ZURICH - UBS AG, Europe's fourth-biggest banking company, said its first-quarter profit slumped 29% as fees from trading and stock underwriting declined and the company took a loss on private-equity investments.
Net income fell to $900 million in the quarter, or $1.90 a share, from $1.25 billion, or $2.91 a share, the year earlier. UBS said it expects full-year profit to lag last year's.
The decline was steeper than at rival companies like Citigroup Inc., BNP Paribas SA, or ABN Amro Holding NV. UBS said pretax profit at its UBS Warburg securities unit fell 47%, including a $227 million charge for the purchase of New York-based PaineWebber Inc.
Investment banking is "an area of concern going forward,'' said Susan Smith, a fund manager at Prudential PLC's M&G Group, which owns UBS shares. "With trading performance quite quiet, fees will obviously take a hit. Overall, though, the result was pretty good for a poor quarter.''
Zurich-based UBS, which is headed by Luqman Arnold, said clients invested more than $12 billion with the company in the first quarter. About half the inflows went into the company's retail and private banking units.

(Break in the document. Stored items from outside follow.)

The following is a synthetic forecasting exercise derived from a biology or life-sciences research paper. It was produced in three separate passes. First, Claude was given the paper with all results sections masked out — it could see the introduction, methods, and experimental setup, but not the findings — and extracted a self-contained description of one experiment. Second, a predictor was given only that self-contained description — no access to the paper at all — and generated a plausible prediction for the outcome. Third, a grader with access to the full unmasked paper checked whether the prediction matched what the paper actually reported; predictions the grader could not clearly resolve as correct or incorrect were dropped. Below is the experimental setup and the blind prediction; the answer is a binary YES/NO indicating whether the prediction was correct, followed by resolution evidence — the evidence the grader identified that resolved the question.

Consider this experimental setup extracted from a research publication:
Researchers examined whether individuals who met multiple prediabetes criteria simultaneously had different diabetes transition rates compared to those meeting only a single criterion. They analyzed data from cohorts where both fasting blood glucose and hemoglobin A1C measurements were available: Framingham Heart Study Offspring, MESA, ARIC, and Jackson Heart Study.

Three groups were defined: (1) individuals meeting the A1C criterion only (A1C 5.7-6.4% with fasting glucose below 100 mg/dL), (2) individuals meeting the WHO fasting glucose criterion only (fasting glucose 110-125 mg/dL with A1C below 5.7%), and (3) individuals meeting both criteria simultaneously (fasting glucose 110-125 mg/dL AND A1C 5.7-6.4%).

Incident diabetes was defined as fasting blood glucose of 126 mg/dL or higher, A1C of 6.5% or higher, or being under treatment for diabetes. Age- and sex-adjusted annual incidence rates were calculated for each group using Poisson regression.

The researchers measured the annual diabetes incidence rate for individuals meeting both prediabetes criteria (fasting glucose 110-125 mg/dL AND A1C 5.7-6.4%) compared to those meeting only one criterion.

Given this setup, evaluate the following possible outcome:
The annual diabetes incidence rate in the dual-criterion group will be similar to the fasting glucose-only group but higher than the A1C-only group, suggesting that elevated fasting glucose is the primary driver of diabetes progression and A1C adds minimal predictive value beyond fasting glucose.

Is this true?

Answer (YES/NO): NO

The losses in private equity were tied to investments in the United States and Europe, Mr. Arnold said in an interview. He was not more specific.
"We expect UBS Capital to be profitable for the next nine months,'' he said of the private-equity unit.
Not all analysts were gloomy on the outlook for UBS.
UBS's profit is "below forecast, but the quality is good,'' excluding the charge and the private-equity losses, said Christian Stark, an analyst at Credit Agricole Indosuez Chevreuxin Zurich. He reiterated an "outperform'' rating for UBS.